Голд предпочел «фольксваген» верблюду и направился в Вашингтон в полубессознательном состоянии морального коллапса. Как низко пожелает он пасть, чтобы забраться на самый верх? — спрашивал он себя в приступе самобичевания. Очень, очень низко, ответил он и настроение его улучшилось; ко времени обеда он почувствовал, что избавился от лицемерия.
Приняв душ и переодевшись, он ринулся в Мэдисон-отель, где, увидев цену улиток форестье, почувствовал, что сам не больше улитки. Он здесь явно был не на месте, и интуиция безошибочно подсказывала ему, что он никогда и не будет здесь на месте. Среди массы людей в переполненном, гудящем зале он был «одинок, как устрица», по образному выражению Чарльза Диккенса, этого скучного, как считал Голд, романиста, чьи увесистые сочинения всегда были слишком длинны, всегда отягощены процессией эксцентричных, однобоких героев, запомнить которых было совершенно невозможно из-за их количества, и всегда изобиловали экстравагантными совпадениями и другими невероятными событиями. Голд все еще полностью не оправился от пережитого им стресса и потому почти не заметил, как, вероятно, самая длинная во всем мироздании тень целую минуту с половиной ползла по его столику, пока не появилась отбрасывающая ее фигура и не остановилась перед ним. Какое-то мгновение Голду казалось, что Гаррис Розенблатт стал самым высоким, самым осанистым, самым совершенным человеческим существом из когда-либо топтавших лик земли. Цвет его кожи был теперь саксонски-белым. Лицо, взиравшее на Голда в молчаливом приветствии, было навечно иссечено крупными жесткими складками, а голос, который услышал Голд, был тверд, как кремень.

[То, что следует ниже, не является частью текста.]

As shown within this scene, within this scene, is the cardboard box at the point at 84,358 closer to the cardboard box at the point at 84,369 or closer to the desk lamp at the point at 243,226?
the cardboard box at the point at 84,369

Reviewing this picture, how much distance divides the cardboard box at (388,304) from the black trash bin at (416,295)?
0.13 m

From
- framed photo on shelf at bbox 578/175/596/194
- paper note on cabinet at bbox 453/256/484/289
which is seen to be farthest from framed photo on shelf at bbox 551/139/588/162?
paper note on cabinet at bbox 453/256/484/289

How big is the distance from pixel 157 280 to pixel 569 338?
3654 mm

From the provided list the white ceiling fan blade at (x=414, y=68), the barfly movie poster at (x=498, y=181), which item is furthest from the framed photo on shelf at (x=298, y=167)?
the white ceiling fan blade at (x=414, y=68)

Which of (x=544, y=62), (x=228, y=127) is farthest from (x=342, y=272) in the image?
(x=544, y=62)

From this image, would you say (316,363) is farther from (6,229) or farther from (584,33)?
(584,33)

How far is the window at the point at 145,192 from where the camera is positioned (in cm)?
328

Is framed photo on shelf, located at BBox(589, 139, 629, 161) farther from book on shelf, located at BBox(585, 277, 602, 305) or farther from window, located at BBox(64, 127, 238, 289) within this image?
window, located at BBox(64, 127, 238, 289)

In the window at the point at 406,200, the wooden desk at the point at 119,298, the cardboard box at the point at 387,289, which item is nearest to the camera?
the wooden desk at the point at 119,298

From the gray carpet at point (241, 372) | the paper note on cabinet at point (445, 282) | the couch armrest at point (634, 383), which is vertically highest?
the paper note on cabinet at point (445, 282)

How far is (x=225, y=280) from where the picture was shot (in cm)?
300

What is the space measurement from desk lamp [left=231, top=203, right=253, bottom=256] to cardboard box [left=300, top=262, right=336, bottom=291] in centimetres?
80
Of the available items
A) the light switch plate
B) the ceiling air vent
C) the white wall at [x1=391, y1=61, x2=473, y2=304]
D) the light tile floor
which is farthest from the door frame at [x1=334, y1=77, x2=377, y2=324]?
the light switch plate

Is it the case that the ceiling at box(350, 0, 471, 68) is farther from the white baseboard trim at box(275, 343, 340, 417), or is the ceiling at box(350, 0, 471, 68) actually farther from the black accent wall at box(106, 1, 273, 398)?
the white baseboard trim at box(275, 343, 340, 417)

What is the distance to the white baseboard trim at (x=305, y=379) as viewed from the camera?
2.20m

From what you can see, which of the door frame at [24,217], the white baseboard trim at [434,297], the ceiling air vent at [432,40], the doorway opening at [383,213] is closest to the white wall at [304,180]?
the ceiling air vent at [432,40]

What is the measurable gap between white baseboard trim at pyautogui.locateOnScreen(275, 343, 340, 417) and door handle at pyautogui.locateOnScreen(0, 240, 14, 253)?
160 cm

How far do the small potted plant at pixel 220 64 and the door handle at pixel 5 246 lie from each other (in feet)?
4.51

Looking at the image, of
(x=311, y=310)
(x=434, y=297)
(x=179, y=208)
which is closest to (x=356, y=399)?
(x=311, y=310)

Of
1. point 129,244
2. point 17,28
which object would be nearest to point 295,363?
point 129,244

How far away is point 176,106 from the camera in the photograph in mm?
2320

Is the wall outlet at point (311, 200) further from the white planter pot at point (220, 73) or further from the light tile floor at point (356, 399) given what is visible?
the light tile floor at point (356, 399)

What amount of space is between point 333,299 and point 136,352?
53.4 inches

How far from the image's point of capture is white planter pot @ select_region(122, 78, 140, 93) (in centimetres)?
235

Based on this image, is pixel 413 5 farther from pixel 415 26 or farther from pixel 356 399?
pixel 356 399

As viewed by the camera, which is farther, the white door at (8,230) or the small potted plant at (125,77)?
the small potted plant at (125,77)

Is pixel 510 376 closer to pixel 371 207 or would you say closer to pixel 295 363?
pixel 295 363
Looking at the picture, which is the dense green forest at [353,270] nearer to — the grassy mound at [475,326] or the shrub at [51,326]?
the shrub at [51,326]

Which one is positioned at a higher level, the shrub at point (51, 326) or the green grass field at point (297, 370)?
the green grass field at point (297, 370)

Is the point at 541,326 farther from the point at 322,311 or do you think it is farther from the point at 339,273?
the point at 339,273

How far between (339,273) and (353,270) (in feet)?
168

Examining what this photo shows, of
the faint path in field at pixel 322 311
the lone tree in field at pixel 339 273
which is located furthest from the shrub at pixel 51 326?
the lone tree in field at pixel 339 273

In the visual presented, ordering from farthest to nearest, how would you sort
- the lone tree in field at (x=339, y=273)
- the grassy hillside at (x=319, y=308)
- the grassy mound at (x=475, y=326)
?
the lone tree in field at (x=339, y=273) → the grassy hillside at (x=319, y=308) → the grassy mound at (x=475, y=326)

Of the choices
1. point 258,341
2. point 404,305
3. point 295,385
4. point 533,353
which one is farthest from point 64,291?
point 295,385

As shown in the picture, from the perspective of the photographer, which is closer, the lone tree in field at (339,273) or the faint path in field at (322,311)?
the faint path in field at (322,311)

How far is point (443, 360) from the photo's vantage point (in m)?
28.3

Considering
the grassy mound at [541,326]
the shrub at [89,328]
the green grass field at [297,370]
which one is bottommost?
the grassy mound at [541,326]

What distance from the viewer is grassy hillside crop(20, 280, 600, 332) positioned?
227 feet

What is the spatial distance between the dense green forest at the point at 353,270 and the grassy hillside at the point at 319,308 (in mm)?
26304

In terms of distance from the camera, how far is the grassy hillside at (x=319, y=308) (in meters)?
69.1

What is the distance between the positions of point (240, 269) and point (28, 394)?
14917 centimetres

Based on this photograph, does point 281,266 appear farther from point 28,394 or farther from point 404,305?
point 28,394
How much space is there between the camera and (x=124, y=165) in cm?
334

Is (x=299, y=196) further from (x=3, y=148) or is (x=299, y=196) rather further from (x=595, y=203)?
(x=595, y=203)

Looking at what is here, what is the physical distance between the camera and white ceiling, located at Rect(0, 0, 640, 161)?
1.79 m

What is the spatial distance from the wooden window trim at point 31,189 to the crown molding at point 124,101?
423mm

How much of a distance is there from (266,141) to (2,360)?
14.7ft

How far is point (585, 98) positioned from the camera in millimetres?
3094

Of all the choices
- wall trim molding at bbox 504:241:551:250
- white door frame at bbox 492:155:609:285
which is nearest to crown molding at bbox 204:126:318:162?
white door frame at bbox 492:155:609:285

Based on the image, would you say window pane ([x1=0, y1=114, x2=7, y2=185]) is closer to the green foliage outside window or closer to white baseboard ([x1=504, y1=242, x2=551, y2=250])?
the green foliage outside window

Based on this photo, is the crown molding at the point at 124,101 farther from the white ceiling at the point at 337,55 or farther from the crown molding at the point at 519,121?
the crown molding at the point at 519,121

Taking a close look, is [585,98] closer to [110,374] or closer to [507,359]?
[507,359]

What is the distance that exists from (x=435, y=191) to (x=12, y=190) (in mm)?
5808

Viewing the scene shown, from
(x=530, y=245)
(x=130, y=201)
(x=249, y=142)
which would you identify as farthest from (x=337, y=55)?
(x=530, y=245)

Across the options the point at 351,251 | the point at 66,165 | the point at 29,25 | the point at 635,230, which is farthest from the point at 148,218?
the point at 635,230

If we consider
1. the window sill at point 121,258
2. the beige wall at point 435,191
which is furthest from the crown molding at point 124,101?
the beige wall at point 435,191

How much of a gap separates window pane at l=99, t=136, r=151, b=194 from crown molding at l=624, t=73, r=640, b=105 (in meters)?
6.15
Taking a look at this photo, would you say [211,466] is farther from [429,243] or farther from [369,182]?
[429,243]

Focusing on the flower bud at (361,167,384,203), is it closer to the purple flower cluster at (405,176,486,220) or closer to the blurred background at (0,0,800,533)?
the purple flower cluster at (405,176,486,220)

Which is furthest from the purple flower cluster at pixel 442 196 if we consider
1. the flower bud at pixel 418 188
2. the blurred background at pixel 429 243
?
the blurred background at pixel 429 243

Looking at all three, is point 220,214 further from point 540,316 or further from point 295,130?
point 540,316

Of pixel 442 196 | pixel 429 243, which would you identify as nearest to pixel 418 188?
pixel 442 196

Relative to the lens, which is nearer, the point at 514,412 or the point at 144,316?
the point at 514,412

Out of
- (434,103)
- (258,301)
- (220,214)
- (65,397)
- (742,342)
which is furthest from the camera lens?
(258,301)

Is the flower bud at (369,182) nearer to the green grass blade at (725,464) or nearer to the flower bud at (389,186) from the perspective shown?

— У меня времени только на то, чтобы опрокинуть рюмочку, — сурово сказал Гаррис Розенблатт с таким выражением, что Голду показалось, будто это он нарушил чье-то уединение; потом, наморщив лоб, Розенблатт уселся на стул и окинул помещение взором человека, который всегда начеку, потому что печенкой чувствует всевозможные ужасы, повсюду подстерегающие его. — Сегодня в министерстве финансов о тебе говорили много хорошего, Брюс, очень хорошо отзывались о твоем отчете по работе президентской Комиссии.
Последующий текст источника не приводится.